Juts’s habits preyed on her mind. When Louise made the sign of the cross at the dinner table, Juts would make the sign of the dollar. She’d trace an S in the air, dash her finger through it twice, and follow this with an extremely reverent “Amen.”

Louise worried that Nickel would be corrupted by such entertaining blasphemies.

She missed raising children. She had loved Mary’s and Maizie’s antics, sayings, and questions up until age fourteen. At that point she thought God had come down and stolen her two adorable daughters, substituting two recalcitrant slugs.

Maizie had taken a summer job in Baltimore. Louise felt some relief that Maizie was returning to her old self.

Although she saw Mary almost every other day, she never felt
that she spent time with her. It was rush here and rush there.

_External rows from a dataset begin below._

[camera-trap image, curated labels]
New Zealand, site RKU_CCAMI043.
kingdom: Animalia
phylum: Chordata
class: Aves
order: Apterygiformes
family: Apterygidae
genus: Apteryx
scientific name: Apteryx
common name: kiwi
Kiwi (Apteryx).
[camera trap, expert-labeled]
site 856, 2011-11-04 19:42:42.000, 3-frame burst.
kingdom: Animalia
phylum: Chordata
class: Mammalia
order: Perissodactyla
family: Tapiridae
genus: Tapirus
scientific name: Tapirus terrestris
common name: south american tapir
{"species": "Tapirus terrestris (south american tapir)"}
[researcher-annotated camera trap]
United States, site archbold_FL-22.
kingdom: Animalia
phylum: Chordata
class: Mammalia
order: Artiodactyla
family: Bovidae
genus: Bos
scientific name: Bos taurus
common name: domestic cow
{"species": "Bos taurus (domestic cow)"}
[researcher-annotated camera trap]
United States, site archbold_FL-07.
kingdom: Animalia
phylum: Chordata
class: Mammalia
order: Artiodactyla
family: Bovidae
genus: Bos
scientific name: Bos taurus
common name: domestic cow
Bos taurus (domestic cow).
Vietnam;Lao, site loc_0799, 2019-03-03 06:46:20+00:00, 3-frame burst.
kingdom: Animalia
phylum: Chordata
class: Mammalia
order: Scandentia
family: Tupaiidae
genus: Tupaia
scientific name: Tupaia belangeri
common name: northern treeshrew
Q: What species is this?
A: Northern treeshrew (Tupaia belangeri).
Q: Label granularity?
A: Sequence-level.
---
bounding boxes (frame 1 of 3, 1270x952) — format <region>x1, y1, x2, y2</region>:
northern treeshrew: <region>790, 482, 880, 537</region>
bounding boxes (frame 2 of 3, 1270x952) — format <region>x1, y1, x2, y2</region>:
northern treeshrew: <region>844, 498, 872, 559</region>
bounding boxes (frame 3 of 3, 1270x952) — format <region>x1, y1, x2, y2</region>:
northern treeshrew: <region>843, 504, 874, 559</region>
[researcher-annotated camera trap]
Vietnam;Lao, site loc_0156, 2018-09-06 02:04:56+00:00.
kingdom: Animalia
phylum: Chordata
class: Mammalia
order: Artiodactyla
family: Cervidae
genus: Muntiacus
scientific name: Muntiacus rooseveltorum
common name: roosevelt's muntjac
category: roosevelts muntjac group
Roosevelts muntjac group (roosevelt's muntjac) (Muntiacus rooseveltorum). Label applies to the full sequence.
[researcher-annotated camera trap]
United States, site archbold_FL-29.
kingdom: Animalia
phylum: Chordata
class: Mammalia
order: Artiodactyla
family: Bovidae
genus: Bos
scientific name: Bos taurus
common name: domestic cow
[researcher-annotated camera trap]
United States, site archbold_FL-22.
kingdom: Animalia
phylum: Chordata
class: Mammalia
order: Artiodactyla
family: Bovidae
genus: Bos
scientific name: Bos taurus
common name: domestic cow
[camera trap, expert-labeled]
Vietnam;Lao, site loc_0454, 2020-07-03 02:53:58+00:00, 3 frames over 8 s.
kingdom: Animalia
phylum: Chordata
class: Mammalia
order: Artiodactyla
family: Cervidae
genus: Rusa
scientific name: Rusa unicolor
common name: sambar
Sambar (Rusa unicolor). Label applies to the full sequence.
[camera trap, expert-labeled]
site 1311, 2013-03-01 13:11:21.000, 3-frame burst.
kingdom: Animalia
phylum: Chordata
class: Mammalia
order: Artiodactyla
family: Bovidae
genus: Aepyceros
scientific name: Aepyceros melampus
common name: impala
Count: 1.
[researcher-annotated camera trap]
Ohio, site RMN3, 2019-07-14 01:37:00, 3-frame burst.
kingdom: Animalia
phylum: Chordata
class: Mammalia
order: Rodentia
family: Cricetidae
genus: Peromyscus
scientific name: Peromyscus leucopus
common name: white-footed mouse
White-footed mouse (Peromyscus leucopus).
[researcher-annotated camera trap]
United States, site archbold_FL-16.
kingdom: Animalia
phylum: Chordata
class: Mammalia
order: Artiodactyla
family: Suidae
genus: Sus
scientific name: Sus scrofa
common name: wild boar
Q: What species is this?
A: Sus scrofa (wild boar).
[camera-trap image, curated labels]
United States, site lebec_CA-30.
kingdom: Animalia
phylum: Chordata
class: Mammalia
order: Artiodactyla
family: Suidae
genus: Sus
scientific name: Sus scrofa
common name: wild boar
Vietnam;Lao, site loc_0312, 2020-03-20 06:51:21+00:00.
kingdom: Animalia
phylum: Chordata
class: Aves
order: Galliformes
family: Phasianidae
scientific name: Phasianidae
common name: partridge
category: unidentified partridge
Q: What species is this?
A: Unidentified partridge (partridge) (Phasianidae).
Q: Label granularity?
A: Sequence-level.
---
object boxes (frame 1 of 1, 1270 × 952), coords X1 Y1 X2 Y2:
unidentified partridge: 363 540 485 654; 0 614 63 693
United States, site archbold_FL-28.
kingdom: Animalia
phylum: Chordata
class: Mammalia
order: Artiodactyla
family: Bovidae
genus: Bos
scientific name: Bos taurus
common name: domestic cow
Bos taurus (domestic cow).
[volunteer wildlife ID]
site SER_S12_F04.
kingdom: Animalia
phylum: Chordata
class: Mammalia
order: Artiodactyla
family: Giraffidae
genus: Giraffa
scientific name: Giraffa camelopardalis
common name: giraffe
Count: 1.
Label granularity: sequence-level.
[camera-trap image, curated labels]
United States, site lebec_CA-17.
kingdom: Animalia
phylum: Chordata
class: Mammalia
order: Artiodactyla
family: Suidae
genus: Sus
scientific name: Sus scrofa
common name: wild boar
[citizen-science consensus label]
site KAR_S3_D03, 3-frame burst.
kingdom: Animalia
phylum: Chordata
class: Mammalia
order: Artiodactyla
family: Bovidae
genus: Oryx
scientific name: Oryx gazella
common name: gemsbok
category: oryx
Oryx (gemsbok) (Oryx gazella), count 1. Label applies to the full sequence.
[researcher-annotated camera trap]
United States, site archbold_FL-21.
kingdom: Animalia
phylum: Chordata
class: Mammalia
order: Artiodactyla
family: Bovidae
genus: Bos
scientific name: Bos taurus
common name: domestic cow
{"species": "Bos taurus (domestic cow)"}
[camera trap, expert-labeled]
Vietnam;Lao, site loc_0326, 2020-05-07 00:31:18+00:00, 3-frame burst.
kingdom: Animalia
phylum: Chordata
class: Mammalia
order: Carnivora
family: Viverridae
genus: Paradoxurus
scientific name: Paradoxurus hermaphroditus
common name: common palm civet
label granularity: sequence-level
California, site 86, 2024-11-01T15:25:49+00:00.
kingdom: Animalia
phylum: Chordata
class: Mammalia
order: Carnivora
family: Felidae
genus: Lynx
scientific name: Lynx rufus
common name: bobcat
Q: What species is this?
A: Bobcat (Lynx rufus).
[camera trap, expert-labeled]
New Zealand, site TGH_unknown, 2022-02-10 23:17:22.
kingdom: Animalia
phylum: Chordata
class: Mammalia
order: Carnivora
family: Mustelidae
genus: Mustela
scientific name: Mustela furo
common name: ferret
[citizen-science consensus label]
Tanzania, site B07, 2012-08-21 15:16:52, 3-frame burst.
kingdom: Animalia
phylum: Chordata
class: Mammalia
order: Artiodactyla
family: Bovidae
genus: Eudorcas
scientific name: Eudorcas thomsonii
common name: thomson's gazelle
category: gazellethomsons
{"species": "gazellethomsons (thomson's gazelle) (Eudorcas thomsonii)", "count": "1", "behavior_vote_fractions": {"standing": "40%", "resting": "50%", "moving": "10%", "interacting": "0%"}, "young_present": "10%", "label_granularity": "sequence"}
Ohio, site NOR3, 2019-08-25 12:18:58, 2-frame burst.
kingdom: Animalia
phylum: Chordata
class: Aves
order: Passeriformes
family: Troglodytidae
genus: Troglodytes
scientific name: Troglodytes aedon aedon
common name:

She’d baby-sit for her daughter. She loved children but hated being known as a grandmother. She wouldn’t allow the two little boys to call her Grandma. They called her Wheezie.

Nickel’s enchantment with St. Rose’s made Louise forget occasionally that she and her niece weren’t the same blood. She was planning to take Nicky to high mass. So far, they’d only attended early-morning mass. High mass would do it. Nicky would be the church’s for life.

She also gave Nicky a small black book,
The Key to Heaven
, instructing the child not to let Juts find it or the precious rosary beads.

Nicky hid them in the corner of her toybox after first wrapping them in her bandana. Since Nicky usually wore her bandana, Juts looked for it one morning, thinking perhaps the child had stuffed it in a pocket, dropped it, or forgotten it somewhere, although Nicky rarely forgot anything. She flipped up the lid of the toybox and saw the red bandana tied foursquare. She opened it up, spilling the rosary beads and
The Key to Heaven.

“She’d better put her tail between her legs and kiss her ass good-bye.” Juts stubbed out her ever-present cigarette.

She threw the bandana in the wash, then ironed it along with the other clothes. When Nickel came home she found her clothing neatly piled on her bed, the bandana on top of everything.

“Uh-oh.” Nicky opened her toybox.
The Key to Heaven
rested on the chest of a worn teddy bear. She closed the lid. She wondered if she should slip out the back door and run to Wheezie or if she should pretend nothing had happened. As she sat on her trunk, pondering this crisis, she heard Juts’s footfall. A long shadow fell by the door. Yoyo scampered in first, followed by Juts. Buster, on Nickel’s bed, raised his head, then lowered it. Buster was slowing down.

Rosary beads twirled on Juts’s finger. “Nicky, here’s your necklace.”

Nickel stared at the hypnotic twirling. She cupped her hands underneath it and Juts dropped it dead center.